▸ The task
In the passage on closing sales, condense the paragraph beginning "That means I need to look at their entire history" into a short bulleted list that keeps its main points.

Dale starts by training agents to “stalk before you talk.” 

“That means I need to look at their entire history. Have we ever gone out there before? Did we give them an estimate? Are they a club member? How long have they been there? What's their loyalty?” Dale says. “You need to have all that information to set yourself for success.”

If price seems to be the issue for a customer, consider offering a discount or special offer as leverage in closing the sale.

At Power Selling Pros, Dale says trainers follow the IRAP protocol to: 

  • Isolate

  • Resolve

  • Ask

  • Pause

To implement IRAP, Dale says, the conversation with the customer might go something like this:

“Is it just the price you're concerned about? Okay, I completely get it. But if it weren't for the price, you do like the product, right? You need it, absolutely. And Joe was awesome, wasn't he? He was great, he’s amazing. Well, if I could, I do have a special right now. I've got a $50 coupon online right now. I'm not sure if Joe talked about it, but if I could apply that towards this repair today, would you like to move forward? Absolutely for you, let's do this.”

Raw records

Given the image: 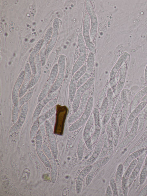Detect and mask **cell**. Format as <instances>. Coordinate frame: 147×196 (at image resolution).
Segmentation results:
<instances>
[{
    "label": "cell",
    "instance_id": "6da1fadb",
    "mask_svg": "<svg viewBox=\"0 0 147 196\" xmlns=\"http://www.w3.org/2000/svg\"><path fill=\"white\" fill-rule=\"evenodd\" d=\"M94 103L93 97H90L88 101L84 110L80 117L73 123L69 128L70 131L76 130L86 122L90 116Z\"/></svg>",
    "mask_w": 147,
    "mask_h": 196
},
{
    "label": "cell",
    "instance_id": "7a4b0ae2",
    "mask_svg": "<svg viewBox=\"0 0 147 196\" xmlns=\"http://www.w3.org/2000/svg\"><path fill=\"white\" fill-rule=\"evenodd\" d=\"M78 44L79 51V55L75 62L72 70L73 75L84 65L86 57V44L82 35L80 33L78 37Z\"/></svg>",
    "mask_w": 147,
    "mask_h": 196
},
{
    "label": "cell",
    "instance_id": "3957f363",
    "mask_svg": "<svg viewBox=\"0 0 147 196\" xmlns=\"http://www.w3.org/2000/svg\"><path fill=\"white\" fill-rule=\"evenodd\" d=\"M90 21L89 15L88 13H85L84 17L82 34L86 45L90 52L94 54L96 51L95 48L90 36Z\"/></svg>",
    "mask_w": 147,
    "mask_h": 196
},
{
    "label": "cell",
    "instance_id": "277c9868",
    "mask_svg": "<svg viewBox=\"0 0 147 196\" xmlns=\"http://www.w3.org/2000/svg\"><path fill=\"white\" fill-rule=\"evenodd\" d=\"M85 5L87 12L90 19L91 27L90 36L91 41H93L95 39L97 32L98 20L93 6L90 1L86 0Z\"/></svg>",
    "mask_w": 147,
    "mask_h": 196
},
{
    "label": "cell",
    "instance_id": "5b68a950",
    "mask_svg": "<svg viewBox=\"0 0 147 196\" xmlns=\"http://www.w3.org/2000/svg\"><path fill=\"white\" fill-rule=\"evenodd\" d=\"M94 81V77H90L77 89L72 102V107L73 112H75L77 111L82 95L92 85Z\"/></svg>",
    "mask_w": 147,
    "mask_h": 196
},
{
    "label": "cell",
    "instance_id": "8992f818",
    "mask_svg": "<svg viewBox=\"0 0 147 196\" xmlns=\"http://www.w3.org/2000/svg\"><path fill=\"white\" fill-rule=\"evenodd\" d=\"M129 54L127 52H124L119 57L112 68L109 75V82L111 87L117 84L116 76L121 67L127 59Z\"/></svg>",
    "mask_w": 147,
    "mask_h": 196
},
{
    "label": "cell",
    "instance_id": "52a82bcc",
    "mask_svg": "<svg viewBox=\"0 0 147 196\" xmlns=\"http://www.w3.org/2000/svg\"><path fill=\"white\" fill-rule=\"evenodd\" d=\"M90 95L89 91H86L82 95L80 104L77 111L73 112L69 117L67 122L69 123H73L78 120L81 116L83 113Z\"/></svg>",
    "mask_w": 147,
    "mask_h": 196
},
{
    "label": "cell",
    "instance_id": "ba28073f",
    "mask_svg": "<svg viewBox=\"0 0 147 196\" xmlns=\"http://www.w3.org/2000/svg\"><path fill=\"white\" fill-rule=\"evenodd\" d=\"M129 55L127 59L122 64L119 70V79L116 87L115 95L117 96L121 92L124 87L126 79L127 71L129 61Z\"/></svg>",
    "mask_w": 147,
    "mask_h": 196
},
{
    "label": "cell",
    "instance_id": "9c48e42d",
    "mask_svg": "<svg viewBox=\"0 0 147 196\" xmlns=\"http://www.w3.org/2000/svg\"><path fill=\"white\" fill-rule=\"evenodd\" d=\"M59 73L57 79L49 91L50 93L57 89L61 85L63 80L65 66V58L63 55H61L58 60Z\"/></svg>",
    "mask_w": 147,
    "mask_h": 196
},
{
    "label": "cell",
    "instance_id": "30bf717a",
    "mask_svg": "<svg viewBox=\"0 0 147 196\" xmlns=\"http://www.w3.org/2000/svg\"><path fill=\"white\" fill-rule=\"evenodd\" d=\"M94 123L93 115L92 114L86 122L83 135L84 140L87 147L91 151L92 149V144L91 141V131Z\"/></svg>",
    "mask_w": 147,
    "mask_h": 196
},
{
    "label": "cell",
    "instance_id": "8fae6325",
    "mask_svg": "<svg viewBox=\"0 0 147 196\" xmlns=\"http://www.w3.org/2000/svg\"><path fill=\"white\" fill-rule=\"evenodd\" d=\"M107 96L108 105L102 121L106 125L111 117L114 109V95L112 90L111 88H109L107 91Z\"/></svg>",
    "mask_w": 147,
    "mask_h": 196
},
{
    "label": "cell",
    "instance_id": "7c38bea8",
    "mask_svg": "<svg viewBox=\"0 0 147 196\" xmlns=\"http://www.w3.org/2000/svg\"><path fill=\"white\" fill-rule=\"evenodd\" d=\"M147 101H142L138 104L136 108L133 109L129 115L127 120V130L129 132L132 127L134 120L137 116L140 113L145 106Z\"/></svg>",
    "mask_w": 147,
    "mask_h": 196
},
{
    "label": "cell",
    "instance_id": "4fadbf2b",
    "mask_svg": "<svg viewBox=\"0 0 147 196\" xmlns=\"http://www.w3.org/2000/svg\"><path fill=\"white\" fill-rule=\"evenodd\" d=\"M95 130L91 137V141L92 145L96 142L98 139L101 131L100 118L99 111L97 108H95L93 112Z\"/></svg>",
    "mask_w": 147,
    "mask_h": 196
},
{
    "label": "cell",
    "instance_id": "5bb4252c",
    "mask_svg": "<svg viewBox=\"0 0 147 196\" xmlns=\"http://www.w3.org/2000/svg\"><path fill=\"white\" fill-rule=\"evenodd\" d=\"M137 159L133 160L127 167V170L122 179L121 185L123 193L125 196H126L127 193V182L128 179L138 162Z\"/></svg>",
    "mask_w": 147,
    "mask_h": 196
},
{
    "label": "cell",
    "instance_id": "9a60e30c",
    "mask_svg": "<svg viewBox=\"0 0 147 196\" xmlns=\"http://www.w3.org/2000/svg\"><path fill=\"white\" fill-rule=\"evenodd\" d=\"M28 109V104L27 103L22 105L20 112L18 120L11 128V131H17L23 125L25 120Z\"/></svg>",
    "mask_w": 147,
    "mask_h": 196
},
{
    "label": "cell",
    "instance_id": "2e32d148",
    "mask_svg": "<svg viewBox=\"0 0 147 196\" xmlns=\"http://www.w3.org/2000/svg\"><path fill=\"white\" fill-rule=\"evenodd\" d=\"M138 124L139 118L138 117H137L134 120L129 135L120 144L119 146L120 148L125 147L133 140L137 133L138 127Z\"/></svg>",
    "mask_w": 147,
    "mask_h": 196
},
{
    "label": "cell",
    "instance_id": "e0dca14e",
    "mask_svg": "<svg viewBox=\"0 0 147 196\" xmlns=\"http://www.w3.org/2000/svg\"><path fill=\"white\" fill-rule=\"evenodd\" d=\"M30 70L29 64H26L25 68V75L23 84L19 93V97H22L25 94L29 87L30 77Z\"/></svg>",
    "mask_w": 147,
    "mask_h": 196
},
{
    "label": "cell",
    "instance_id": "ac0fdd59",
    "mask_svg": "<svg viewBox=\"0 0 147 196\" xmlns=\"http://www.w3.org/2000/svg\"><path fill=\"white\" fill-rule=\"evenodd\" d=\"M25 75V72L22 71L20 73L14 86L12 92V100L15 104L18 101L19 93L21 85L23 81Z\"/></svg>",
    "mask_w": 147,
    "mask_h": 196
},
{
    "label": "cell",
    "instance_id": "d6986e66",
    "mask_svg": "<svg viewBox=\"0 0 147 196\" xmlns=\"http://www.w3.org/2000/svg\"><path fill=\"white\" fill-rule=\"evenodd\" d=\"M92 166L90 165L84 168L80 172L77 178L76 182V190L77 193H80L82 188V183L85 176L90 172Z\"/></svg>",
    "mask_w": 147,
    "mask_h": 196
},
{
    "label": "cell",
    "instance_id": "ffe728a7",
    "mask_svg": "<svg viewBox=\"0 0 147 196\" xmlns=\"http://www.w3.org/2000/svg\"><path fill=\"white\" fill-rule=\"evenodd\" d=\"M146 154L145 153L144 154L138 159L137 164L129 176L127 182V186L128 188L130 187L139 172L144 161Z\"/></svg>",
    "mask_w": 147,
    "mask_h": 196
},
{
    "label": "cell",
    "instance_id": "44dd1931",
    "mask_svg": "<svg viewBox=\"0 0 147 196\" xmlns=\"http://www.w3.org/2000/svg\"><path fill=\"white\" fill-rule=\"evenodd\" d=\"M59 26V20L56 19L54 21L53 24V34L49 45L47 47L46 53L48 54L52 49L57 39L58 30Z\"/></svg>",
    "mask_w": 147,
    "mask_h": 196
},
{
    "label": "cell",
    "instance_id": "7402d4cb",
    "mask_svg": "<svg viewBox=\"0 0 147 196\" xmlns=\"http://www.w3.org/2000/svg\"><path fill=\"white\" fill-rule=\"evenodd\" d=\"M103 145V141L101 139L97 144L92 156L85 162V165L86 166L91 165L95 161L101 151Z\"/></svg>",
    "mask_w": 147,
    "mask_h": 196
},
{
    "label": "cell",
    "instance_id": "603a6c76",
    "mask_svg": "<svg viewBox=\"0 0 147 196\" xmlns=\"http://www.w3.org/2000/svg\"><path fill=\"white\" fill-rule=\"evenodd\" d=\"M86 68V64H84L73 75L71 80L69 87L76 88L77 82L85 73Z\"/></svg>",
    "mask_w": 147,
    "mask_h": 196
},
{
    "label": "cell",
    "instance_id": "cb8c5ba5",
    "mask_svg": "<svg viewBox=\"0 0 147 196\" xmlns=\"http://www.w3.org/2000/svg\"><path fill=\"white\" fill-rule=\"evenodd\" d=\"M147 94V86L138 92L135 95L132 100L131 111H132L139 104L140 99Z\"/></svg>",
    "mask_w": 147,
    "mask_h": 196
},
{
    "label": "cell",
    "instance_id": "d4e9b609",
    "mask_svg": "<svg viewBox=\"0 0 147 196\" xmlns=\"http://www.w3.org/2000/svg\"><path fill=\"white\" fill-rule=\"evenodd\" d=\"M122 103L120 97H119L114 109L111 115V124L113 128L117 127L116 124V121L117 116L122 109Z\"/></svg>",
    "mask_w": 147,
    "mask_h": 196
},
{
    "label": "cell",
    "instance_id": "484cf974",
    "mask_svg": "<svg viewBox=\"0 0 147 196\" xmlns=\"http://www.w3.org/2000/svg\"><path fill=\"white\" fill-rule=\"evenodd\" d=\"M94 62V55L90 52L88 56L87 61V68L86 72L91 75L93 70Z\"/></svg>",
    "mask_w": 147,
    "mask_h": 196
},
{
    "label": "cell",
    "instance_id": "4316f807",
    "mask_svg": "<svg viewBox=\"0 0 147 196\" xmlns=\"http://www.w3.org/2000/svg\"><path fill=\"white\" fill-rule=\"evenodd\" d=\"M49 100V98L47 97L42 102L40 103L37 106L34 112L32 117V119L33 122L36 121L38 118L43 107Z\"/></svg>",
    "mask_w": 147,
    "mask_h": 196
},
{
    "label": "cell",
    "instance_id": "83f0119b",
    "mask_svg": "<svg viewBox=\"0 0 147 196\" xmlns=\"http://www.w3.org/2000/svg\"><path fill=\"white\" fill-rule=\"evenodd\" d=\"M145 150V148H142L132 153L125 160L123 165L125 168L128 167L131 163L143 152Z\"/></svg>",
    "mask_w": 147,
    "mask_h": 196
},
{
    "label": "cell",
    "instance_id": "f1b7e54d",
    "mask_svg": "<svg viewBox=\"0 0 147 196\" xmlns=\"http://www.w3.org/2000/svg\"><path fill=\"white\" fill-rule=\"evenodd\" d=\"M42 40L41 39L37 43L30 55L29 62L30 63L31 66L32 67H34L35 66L34 63V57L39 50L42 43Z\"/></svg>",
    "mask_w": 147,
    "mask_h": 196
},
{
    "label": "cell",
    "instance_id": "f546056e",
    "mask_svg": "<svg viewBox=\"0 0 147 196\" xmlns=\"http://www.w3.org/2000/svg\"><path fill=\"white\" fill-rule=\"evenodd\" d=\"M123 168V165L120 164L117 168L116 173V182L119 190L120 191H121Z\"/></svg>",
    "mask_w": 147,
    "mask_h": 196
},
{
    "label": "cell",
    "instance_id": "4dcf8cb0",
    "mask_svg": "<svg viewBox=\"0 0 147 196\" xmlns=\"http://www.w3.org/2000/svg\"><path fill=\"white\" fill-rule=\"evenodd\" d=\"M108 105V100L106 97L104 99L99 111L100 119H103L106 112Z\"/></svg>",
    "mask_w": 147,
    "mask_h": 196
},
{
    "label": "cell",
    "instance_id": "1f68e13d",
    "mask_svg": "<svg viewBox=\"0 0 147 196\" xmlns=\"http://www.w3.org/2000/svg\"><path fill=\"white\" fill-rule=\"evenodd\" d=\"M20 106L18 101L14 104L12 114V121L13 124H15L18 120Z\"/></svg>",
    "mask_w": 147,
    "mask_h": 196
},
{
    "label": "cell",
    "instance_id": "d6a6232c",
    "mask_svg": "<svg viewBox=\"0 0 147 196\" xmlns=\"http://www.w3.org/2000/svg\"><path fill=\"white\" fill-rule=\"evenodd\" d=\"M84 140H83L82 138H81L79 141L77 149V155L78 158L80 160H81L83 156L84 145Z\"/></svg>",
    "mask_w": 147,
    "mask_h": 196
},
{
    "label": "cell",
    "instance_id": "836d02e7",
    "mask_svg": "<svg viewBox=\"0 0 147 196\" xmlns=\"http://www.w3.org/2000/svg\"><path fill=\"white\" fill-rule=\"evenodd\" d=\"M109 122L107 126V131L109 138V154H112L113 151V144L112 139V129H111V125Z\"/></svg>",
    "mask_w": 147,
    "mask_h": 196
},
{
    "label": "cell",
    "instance_id": "e575fe53",
    "mask_svg": "<svg viewBox=\"0 0 147 196\" xmlns=\"http://www.w3.org/2000/svg\"><path fill=\"white\" fill-rule=\"evenodd\" d=\"M91 75L85 72L84 74L79 79L76 84V89L85 83L90 78Z\"/></svg>",
    "mask_w": 147,
    "mask_h": 196
},
{
    "label": "cell",
    "instance_id": "d590c367",
    "mask_svg": "<svg viewBox=\"0 0 147 196\" xmlns=\"http://www.w3.org/2000/svg\"><path fill=\"white\" fill-rule=\"evenodd\" d=\"M147 176V164L143 168L141 172L140 177V185L144 182Z\"/></svg>",
    "mask_w": 147,
    "mask_h": 196
},
{
    "label": "cell",
    "instance_id": "8d00e7d4",
    "mask_svg": "<svg viewBox=\"0 0 147 196\" xmlns=\"http://www.w3.org/2000/svg\"><path fill=\"white\" fill-rule=\"evenodd\" d=\"M32 95V93L30 92L27 93L22 97L18 102L20 105H22L26 103L31 98Z\"/></svg>",
    "mask_w": 147,
    "mask_h": 196
},
{
    "label": "cell",
    "instance_id": "74e56055",
    "mask_svg": "<svg viewBox=\"0 0 147 196\" xmlns=\"http://www.w3.org/2000/svg\"><path fill=\"white\" fill-rule=\"evenodd\" d=\"M110 187L112 191L113 195L118 196V192L116 183L114 179L113 178L111 179L110 181Z\"/></svg>",
    "mask_w": 147,
    "mask_h": 196
},
{
    "label": "cell",
    "instance_id": "f35d334b",
    "mask_svg": "<svg viewBox=\"0 0 147 196\" xmlns=\"http://www.w3.org/2000/svg\"><path fill=\"white\" fill-rule=\"evenodd\" d=\"M56 111V107H54L48 111L44 114L42 118L44 120L51 117L55 114Z\"/></svg>",
    "mask_w": 147,
    "mask_h": 196
},
{
    "label": "cell",
    "instance_id": "ab89813d",
    "mask_svg": "<svg viewBox=\"0 0 147 196\" xmlns=\"http://www.w3.org/2000/svg\"><path fill=\"white\" fill-rule=\"evenodd\" d=\"M109 160V158L108 157L103 158L96 163V166L98 168L101 167L105 165Z\"/></svg>",
    "mask_w": 147,
    "mask_h": 196
},
{
    "label": "cell",
    "instance_id": "60d3db41",
    "mask_svg": "<svg viewBox=\"0 0 147 196\" xmlns=\"http://www.w3.org/2000/svg\"><path fill=\"white\" fill-rule=\"evenodd\" d=\"M104 141L103 143L102 148L101 151V156L102 157L105 156L107 152V143L106 140L104 139Z\"/></svg>",
    "mask_w": 147,
    "mask_h": 196
},
{
    "label": "cell",
    "instance_id": "b9f144b4",
    "mask_svg": "<svg viewBox=\"0 0 147 196\" xmlns=\"http://www.w3.org/2000/svg\"><path fill=\"white\" fill-rule=\"evenodd\" d=\"M94 172L93 171L90 172L87 174L86 178V184L88 185L90 183L93 177Z\"/></svg>",
    "mask_w": 147,
    "mask_h": 196
},
{
    "label": "cell",
    "instance_id": "7bdbcfd3",
    "mask_svg": "<svg viewBox=\"0 0 147 196\" xmlns=\"http://www.w3.org/2000/svg\"><path fill=\"white\" fill-rule=\"evenodd\" d=\"M57 99H54L52 101L50 102L45 107L44 109L43 110L42 112L44 113L46 112L50 107L53 106L56 103Z\"/></svg>",
    "mask_w": 147,
    "mask_h": 196
},
{
    "label": "cell",
    "instance_id": "ee69618b",
    "mask_svg": "<svg viewBox=\"0 0 147 196\" xmlns=\"http://www.w3.org/2000/svg\"><path fill=\"white\" fill-rule=\"evenodd\" d=\"M52 31L51 28H50L47 32L44 38L45 41V42H48L51 36Z\"/></svg>",
    "mask_w": 147,
    "mask_h": 196
},
{
    "label": "cell",
    "instance_id": "f6af8a7d",
    "mask_svg": "<svg viewBox=\"0 0 147 196\" xmlns=\"http://www.w3.org/2000/svg\"><path fill=\"white\" fill-rule=\"evenodd\" d=\"M147 195V185L140 191L138 195L140 196H146Z\"/></svg>",
    "mask_w": 147,
    "mask_h": 196
},
{
    "label": "cell",
    "instance_id": "bcb514c9",
    "mask_svg": "<svg viewBox=\"0 0 147 196\" xmlns=\"http://www.w3.org/2000/svg\"><path fill=\"white\" fill-rule=\"evenodd\" d=\"M106 195L107 196H113V193L111 189L110 186H108L106 191Z\"/></svg>",
    "mask_w": 147,
    "mask_h": 196
},
{
    "label": "cell",
    "instance_id": "7dc6e473",
    "mask_svg": "<svg viewBox=\"0 0 147 196\" xmlns=\"http://www.w3.org/2000/svg\"><path fill=\"white\" fill-rule=\"evenodd\" d=\"M144 77L146 84H147V64L146 67L144 72Z\"/></svg>",
    "mask_w": 147,
    "mask_h": 196
},
{
    "label": "cell",
    "instance_id": "c3c4849f",
    "mask_svg": "<svg viewBox=\"0 0 147 196\" xmlns=\"http://www.w3.org/2000/svg\"><path fill=\"white\" fill-rule=\"evenodd\" d=\"M145 164L146 165L147 164V155L146 157L145 161Z\"/></svg>",
    "mask_w": 147,
    "mask_h": 196
},
{
    "label": "cell",
    "instance_id": "681fc988",
    "mask_svg": "<svg viewBox=\"0 0 147 196\" xmlns=\"http://www.w3.org/2000/svg\"><path fill=\"white\" fill-rule=\"evenodd\" d=\"M34 40V39H32L30 41L31 42H32Z\"/></svg>",
    "mask_w": 147,
    "mask_h": 196
}]
</instances>
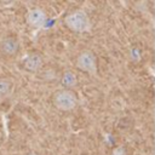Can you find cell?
Segmentation results:
<instances>
[{
	"instance_id": "obj_1",
	"label": "cell",
	"mask_w": 155,
	"mask_h": 155,
	"mask_svg": "<svg viewBox=\"0 0 155 155\" xmlns=\"http://www.w3.org/2000/svg\"><path fill=\"white\" fill-rule=\"evenodd\" d=\"M52 104L61 111H71L78 105V97L71 90L61 88L52 94Z\"/></svg>"
},
{
	"instance_id": "obj_2",
	"label": "cell",
	"mask_w": 155,
	"mask_h": 155,
	"mask_svg": "<svg viewBox=\"0 0 155 155\" xmlns=\"http://www.w3.org/2000/svg\"><path fill=\"white\" fill-rule=\"evenodd\" d=\"M64 23L71 31H75V33H84L88 30L91 25L88 16L81 10H76L69 13L64 18Z\"/></svg>"
},
{
	"instance_id": "obj_3",
	"label": "cell",
	"mask_w": 155,
	"mask_h": 155,
	"mask_svg": "<svg viewBox=\"0 0 155 155\" xmlns=\"http://www.w3.org/2000/svg\"><path fill=\"white\" fill-rule=\"evenodd\" d=\"M75 65L79 70L93 75L97 71V57L91 50H84L78 54Z\"/></svg>"
},
{
	"instance_id": "obj_4",
	"label": "cell",
	"mask_w": 155,
	"mask_h": 155,
	"mask_svg": "<svg viewBox=\"0 0 155 155\" xmlns=\"http://www.w3.org/2000/svg\"><path fill=\"white\" fill-rule=\"evenodd\" d=\"M25 21L33 28H41L46 23L47 16H46V12L41 7H33L27 12Z\"/></svg>"
},
{
	"instance_id": "obj_5",
	"label": "cell",
	"mask_w": 155,
	"mask_h": 155,
	"mask_svg": "<svg viewBox=\"0 0 155 155\" xmlns=\"http://www.w3.org/2000/svg\"><path fill=\"white\" fill-rule=\"evenodd\" d=\"M19 47V41L16 36H6L0 41V53L4 57L17 56Z\"/></svg>"
},
{
	"instance_id": "obj_6",
	"label": "cell",
	"mask_w": 155,
	"mask_h": 155,
	"mask_svg": "<svg viewBox=\"0 0 155 155\" xmlns=\"http://www.w3.org/2000/svg\"><path fill=\"white\" fill-rule=\"evenodd\" d=\"M44 65V58L40 53L33 52L27 54L22 61V67L24 70L29 73H36L39 71Z\"/></svg>"
},
{
	"instance_id": "obj_7",
	"label": "cell",
	"mask_w": 155,
	"mask_h": 155,
	"mask_svg": "<svg viewBox=\"0 0 155 155\" xmlns=\"http://www.w3.org/2000/svg\"><path fill=\"white\" fill-rule=\"evenodd\" d=\"M61 84L67 90H70L71 87L76 86L78 85V78H76L75 73L71 70H65L61 76Z\"/></svg>"
},
{
	"instance_id": "obj_8",
	"label": "cell",
	"mask_w": 155,
	"mask_h": 155,
	"mask_svg": "<svg viewBox=\"0 0 155 155\" xmlns=\"http://www.w3.org/2000/svg\"><path fill=\"white\" fill-rule=\"evenodd\" d=\"M12 82L6 78H0V97H6L11 93Z\"/></svg>"
},
{
	"instance_id": "obj_9",
	"label": "cell",
	"mask_w": 155,
	"mask_h": 155,
	"mask_svg": "<svg viewBox=\"0 0 155 155\" xmlns=\"http://www.w3.org/2000/svg\"><path fill=\"white\" fill-rule=\"evenodd\" d=\"M113 155H125V149H124L122 147H119V148L114 149Z\"/></svg>"
},
{
	"instance_id": "obj_10",
	"label": "cell",
	"mask_w": 155,
	"mask_h": 155,
	"mask_svg": "<svg viewBox=\"0 0 155 155\" xmlns=\"http://www.w3.org/2000/svg\"><path fill=\"white\" fill-rule=\"evenodd\" d=\"M27 155H39L38 153H34V151H31V153H28Z\"/></svg>"
}]
</instances>
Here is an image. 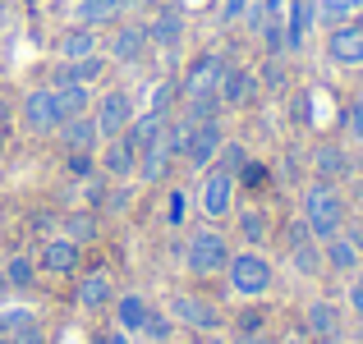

▸ Full answer
- Dale says agents need to review a customer's entire history.
- Questions to check: Have we gone out there before? Did we give them an estimate? Are they a club member? How long have they been there? What is their loyalty?
- Having all that information sets an agent up for success.